SHORT EXERCISE
Rewrite the lines from the one containing "Is purple starfish" through the one containing "21.8 metres", both included, switching "purple starfish" to "orange starfish" and leaving everything else unchanged. Don't include the pictures.

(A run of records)
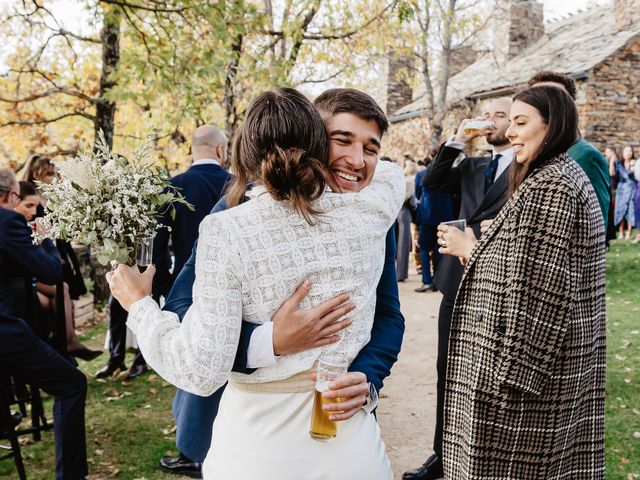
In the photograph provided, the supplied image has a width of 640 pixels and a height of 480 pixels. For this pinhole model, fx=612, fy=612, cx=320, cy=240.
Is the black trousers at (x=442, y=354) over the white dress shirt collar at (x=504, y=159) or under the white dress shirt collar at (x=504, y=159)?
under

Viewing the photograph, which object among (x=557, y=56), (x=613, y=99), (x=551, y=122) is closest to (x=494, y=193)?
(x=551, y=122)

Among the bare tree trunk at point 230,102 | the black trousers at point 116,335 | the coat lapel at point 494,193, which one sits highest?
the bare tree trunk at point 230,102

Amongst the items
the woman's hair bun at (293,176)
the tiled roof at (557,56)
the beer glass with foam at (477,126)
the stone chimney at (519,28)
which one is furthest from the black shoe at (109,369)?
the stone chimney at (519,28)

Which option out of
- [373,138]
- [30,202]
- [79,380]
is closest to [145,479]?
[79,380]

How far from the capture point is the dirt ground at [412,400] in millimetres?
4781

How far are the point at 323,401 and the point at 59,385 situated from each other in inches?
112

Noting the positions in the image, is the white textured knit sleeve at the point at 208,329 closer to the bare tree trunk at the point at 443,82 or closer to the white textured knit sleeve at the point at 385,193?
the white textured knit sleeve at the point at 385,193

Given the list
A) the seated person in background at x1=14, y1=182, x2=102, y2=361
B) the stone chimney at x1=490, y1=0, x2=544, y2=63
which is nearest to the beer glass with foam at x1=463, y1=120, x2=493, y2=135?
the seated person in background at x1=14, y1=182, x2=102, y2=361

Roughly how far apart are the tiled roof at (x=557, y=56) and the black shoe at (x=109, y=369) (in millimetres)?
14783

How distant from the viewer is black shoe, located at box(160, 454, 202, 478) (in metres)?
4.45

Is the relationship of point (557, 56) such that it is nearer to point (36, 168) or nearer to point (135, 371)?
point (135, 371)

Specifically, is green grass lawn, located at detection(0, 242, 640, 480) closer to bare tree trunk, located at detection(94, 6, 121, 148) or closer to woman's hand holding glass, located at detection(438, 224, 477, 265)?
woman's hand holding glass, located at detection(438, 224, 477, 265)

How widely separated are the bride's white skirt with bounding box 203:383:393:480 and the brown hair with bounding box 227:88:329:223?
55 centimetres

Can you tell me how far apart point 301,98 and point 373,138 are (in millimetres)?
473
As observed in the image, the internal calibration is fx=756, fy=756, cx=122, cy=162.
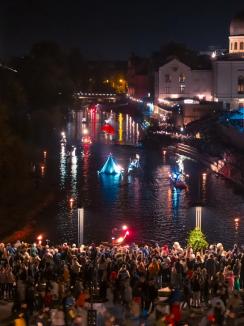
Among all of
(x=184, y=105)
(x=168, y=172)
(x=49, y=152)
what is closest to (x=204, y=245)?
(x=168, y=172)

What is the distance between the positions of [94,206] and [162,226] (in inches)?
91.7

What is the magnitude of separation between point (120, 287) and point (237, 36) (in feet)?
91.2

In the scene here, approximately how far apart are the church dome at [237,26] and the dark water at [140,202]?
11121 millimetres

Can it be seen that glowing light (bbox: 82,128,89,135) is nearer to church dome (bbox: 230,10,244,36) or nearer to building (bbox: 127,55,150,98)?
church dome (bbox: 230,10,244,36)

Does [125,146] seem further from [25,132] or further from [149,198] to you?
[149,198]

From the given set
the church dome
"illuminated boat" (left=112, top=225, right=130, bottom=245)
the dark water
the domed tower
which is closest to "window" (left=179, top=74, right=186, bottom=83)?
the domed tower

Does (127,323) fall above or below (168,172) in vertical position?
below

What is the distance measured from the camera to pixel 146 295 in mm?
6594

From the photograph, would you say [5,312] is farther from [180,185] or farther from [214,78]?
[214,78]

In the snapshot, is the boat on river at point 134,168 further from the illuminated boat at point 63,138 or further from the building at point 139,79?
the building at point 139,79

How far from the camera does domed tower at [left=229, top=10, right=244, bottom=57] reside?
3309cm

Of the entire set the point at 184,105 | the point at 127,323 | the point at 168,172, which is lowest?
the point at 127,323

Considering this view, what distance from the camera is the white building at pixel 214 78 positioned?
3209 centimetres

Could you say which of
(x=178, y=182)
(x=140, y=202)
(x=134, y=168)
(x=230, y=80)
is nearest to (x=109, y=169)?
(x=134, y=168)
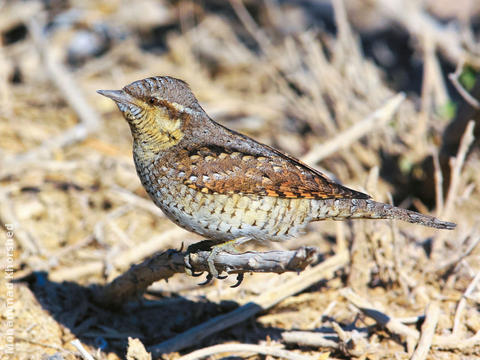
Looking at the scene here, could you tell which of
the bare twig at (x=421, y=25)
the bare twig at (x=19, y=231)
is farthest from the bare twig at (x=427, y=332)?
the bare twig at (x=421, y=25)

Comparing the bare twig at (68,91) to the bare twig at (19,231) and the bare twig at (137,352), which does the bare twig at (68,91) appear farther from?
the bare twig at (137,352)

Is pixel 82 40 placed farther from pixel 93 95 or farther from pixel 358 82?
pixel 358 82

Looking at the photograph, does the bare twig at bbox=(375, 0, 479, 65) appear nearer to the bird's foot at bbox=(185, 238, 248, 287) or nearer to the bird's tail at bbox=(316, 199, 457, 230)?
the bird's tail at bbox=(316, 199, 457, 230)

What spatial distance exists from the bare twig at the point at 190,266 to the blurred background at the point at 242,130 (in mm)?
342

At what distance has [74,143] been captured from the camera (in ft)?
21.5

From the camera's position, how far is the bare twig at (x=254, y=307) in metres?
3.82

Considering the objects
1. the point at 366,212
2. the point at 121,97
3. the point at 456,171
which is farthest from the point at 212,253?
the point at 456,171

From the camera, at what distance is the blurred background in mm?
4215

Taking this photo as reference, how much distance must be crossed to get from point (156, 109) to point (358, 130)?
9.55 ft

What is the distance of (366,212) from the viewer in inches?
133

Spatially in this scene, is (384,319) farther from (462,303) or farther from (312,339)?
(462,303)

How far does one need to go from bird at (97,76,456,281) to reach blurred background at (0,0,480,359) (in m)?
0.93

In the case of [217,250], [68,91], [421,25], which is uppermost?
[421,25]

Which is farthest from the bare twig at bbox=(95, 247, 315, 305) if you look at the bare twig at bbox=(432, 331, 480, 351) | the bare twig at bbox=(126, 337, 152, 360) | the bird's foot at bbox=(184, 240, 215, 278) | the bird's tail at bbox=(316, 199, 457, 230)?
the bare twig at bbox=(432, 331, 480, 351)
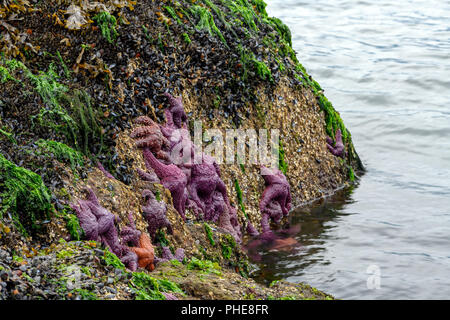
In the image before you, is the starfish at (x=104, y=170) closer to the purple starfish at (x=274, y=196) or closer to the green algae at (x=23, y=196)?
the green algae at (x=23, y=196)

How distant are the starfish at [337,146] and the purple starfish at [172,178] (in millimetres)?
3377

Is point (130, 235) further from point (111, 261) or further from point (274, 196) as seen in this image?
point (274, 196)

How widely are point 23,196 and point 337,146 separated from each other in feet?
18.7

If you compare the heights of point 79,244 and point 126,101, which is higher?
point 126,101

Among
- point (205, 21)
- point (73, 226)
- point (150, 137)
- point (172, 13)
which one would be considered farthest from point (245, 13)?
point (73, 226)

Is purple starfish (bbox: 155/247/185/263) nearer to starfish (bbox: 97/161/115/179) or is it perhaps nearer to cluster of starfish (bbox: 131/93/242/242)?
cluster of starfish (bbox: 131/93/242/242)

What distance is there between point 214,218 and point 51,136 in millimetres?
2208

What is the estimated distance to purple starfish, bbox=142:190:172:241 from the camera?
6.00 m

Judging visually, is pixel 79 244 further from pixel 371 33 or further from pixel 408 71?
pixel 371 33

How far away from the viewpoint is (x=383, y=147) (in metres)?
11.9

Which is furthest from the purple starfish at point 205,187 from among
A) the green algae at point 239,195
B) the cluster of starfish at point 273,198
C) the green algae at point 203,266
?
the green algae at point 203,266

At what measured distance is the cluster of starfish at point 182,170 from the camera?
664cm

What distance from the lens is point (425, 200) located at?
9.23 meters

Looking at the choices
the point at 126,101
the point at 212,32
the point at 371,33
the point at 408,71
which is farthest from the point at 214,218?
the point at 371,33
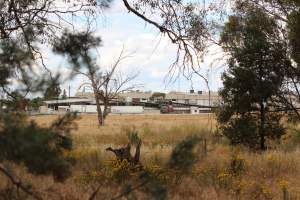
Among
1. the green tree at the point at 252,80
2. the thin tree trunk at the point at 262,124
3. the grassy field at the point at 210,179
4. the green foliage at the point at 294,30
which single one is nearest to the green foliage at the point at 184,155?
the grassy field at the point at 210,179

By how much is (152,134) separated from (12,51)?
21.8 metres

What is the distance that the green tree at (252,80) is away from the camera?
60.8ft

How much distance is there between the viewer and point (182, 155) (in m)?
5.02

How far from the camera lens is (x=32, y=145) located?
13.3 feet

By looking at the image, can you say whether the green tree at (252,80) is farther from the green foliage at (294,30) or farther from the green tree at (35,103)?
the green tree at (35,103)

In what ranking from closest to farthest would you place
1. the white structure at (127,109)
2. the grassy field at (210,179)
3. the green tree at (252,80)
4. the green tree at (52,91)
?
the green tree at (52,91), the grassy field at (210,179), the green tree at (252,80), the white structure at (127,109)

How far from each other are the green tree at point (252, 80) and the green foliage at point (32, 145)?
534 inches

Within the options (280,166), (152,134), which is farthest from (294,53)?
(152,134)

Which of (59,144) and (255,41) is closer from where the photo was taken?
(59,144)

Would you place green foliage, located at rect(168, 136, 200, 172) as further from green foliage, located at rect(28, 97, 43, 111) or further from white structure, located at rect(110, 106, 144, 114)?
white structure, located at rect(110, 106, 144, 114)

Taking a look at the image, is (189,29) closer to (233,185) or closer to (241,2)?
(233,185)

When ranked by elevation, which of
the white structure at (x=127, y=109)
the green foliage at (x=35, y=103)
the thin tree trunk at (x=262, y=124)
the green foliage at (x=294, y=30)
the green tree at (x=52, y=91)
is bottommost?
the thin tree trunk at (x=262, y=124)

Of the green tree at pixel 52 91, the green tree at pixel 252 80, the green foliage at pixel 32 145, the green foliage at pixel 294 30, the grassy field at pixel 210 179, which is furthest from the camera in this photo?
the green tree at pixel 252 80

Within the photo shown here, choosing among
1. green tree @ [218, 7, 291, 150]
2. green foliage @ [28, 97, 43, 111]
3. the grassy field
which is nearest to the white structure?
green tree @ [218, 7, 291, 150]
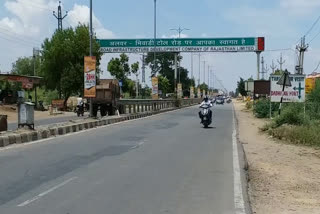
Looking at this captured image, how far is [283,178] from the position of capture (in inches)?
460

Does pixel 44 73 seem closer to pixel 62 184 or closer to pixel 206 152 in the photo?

WRITTEN ANSWER
Is orange starfish (bbox: 155/247/185/263) nearer to starfish (bbox: 97/161/115/179) or is it perhaps nearer to cluster of starfish (bbox: 131/93/242/242)?
cluster of starfish (bbox: 131/93/242/242)

What distance is there between point 214,218 and point 51,136 in millimetres?
2208

What is the estimated distance to orange starfish, bbox=142:190:172:241 from the camera?
6.00 m

Judging visually, is pixel 79 244 further from pixel 371 33 or further from pixel 408 71?
pixel 371 33

How far away from the viewpoint is (x=383, y=147) (in metres)?
11.9

Which is furthest from the orange starfish at point 205,187 from among
A) the green algae at point 239,195
B) the cluster of starfish at point 273,198
C) the green algae at point 203,266
?
the green algae at point 203,266

At what measured distance is the cluster of starfish at point 182,170 from the camera?
664cm

What distance from the lens is point (425, 200) located at?
9.23 meters

Looking at the choices
the point at 126,101
the point at 212,32
the point at 371,33
the point at 408,71
which is farthest from the point at 214,218?
the point at 371,33
Among
1. the green tree at the point at 252,80
2. the thin tree trunk at the point at 262,124
3. the grassy field at the point at 210,179
4. the green foliage at the point at 294,30
which single one is nearest to the green foliage at the point at 184,155?
the grassy field at the point at 210,179

By how much is (152,134) separated from (12,51)?
21.8 metres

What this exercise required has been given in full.